Populism and ad populum

Rather paradoxically the phrase, “because it is majority’s view”, has no place amongst reasoning within a democratic process. Nonetheless, the phrase tends to pop up now and then in politics. Let us, therefore, recount the most important problem: to use the phrase is, basically, to grossly misinterpret what democracy is about.

Democratic process is about making best possible decisions with limited information while facing staggering uncertainty. The process, to put it as simply as should be possible, consists of public presentations of arguments for several different viewpoints, and public discussion of reasons and justifications, pros and cons, for all these views. After the arguments and viewpoints have been assessed, the democratic vote takes place deciding majority for some view. We hope, in democracy, that, although some might be wrong, it is less likely that many would be wrong, at least when they have faced and discussed a good number of well reasoned arguments.

### Parts of the exercise
(1) In the article on populism and ad populum, why is the democratic vote held only after arguments for the different views have been presented and discussed? Answer in one to three sentences.
(2) What would come next in the article on populism and ad populum? Write the paragraph that follows its last sentence.
The listing comes from a different source and is unrelated to the article on populism and ad populum.

### Dataset content
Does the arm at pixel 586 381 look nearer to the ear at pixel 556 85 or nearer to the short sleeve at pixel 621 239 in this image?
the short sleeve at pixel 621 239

### Outputs
(1) The hope in democracy is that some people may be wrong, but it is less likely that many will be. This holds especially when they have faced and discussed a good number of well reasoned arguments.

(2)
Now, a careful reader would have noted that the process starts with viewpoints and arguments, and ends with deciding the popular view. Thus, if one of the arguments has as its sole reason that the viewpoint presented is the most popular, i.e., that it is the majority’s view, we are heading into trouble. The plow is pulling the horse: if majority is given to a view because it is majority’s view, no democratic decision making takes place. No reasons are given for the people to vote for the view above the ludicrous “vote like this, most will vote so anyway.” Instead of democracy, this would be, to use controversial language, “a tyranny of majority”.

After the decision has been reached with a democratic process, of course, we must accept that something was the majority’s view. But this acceptance is different from mere populism, and it has justification beyond the ad populum fallacy: the majority was reached through a democratic decision process. The horse has returned back in front and some plowing on the common field can now commence.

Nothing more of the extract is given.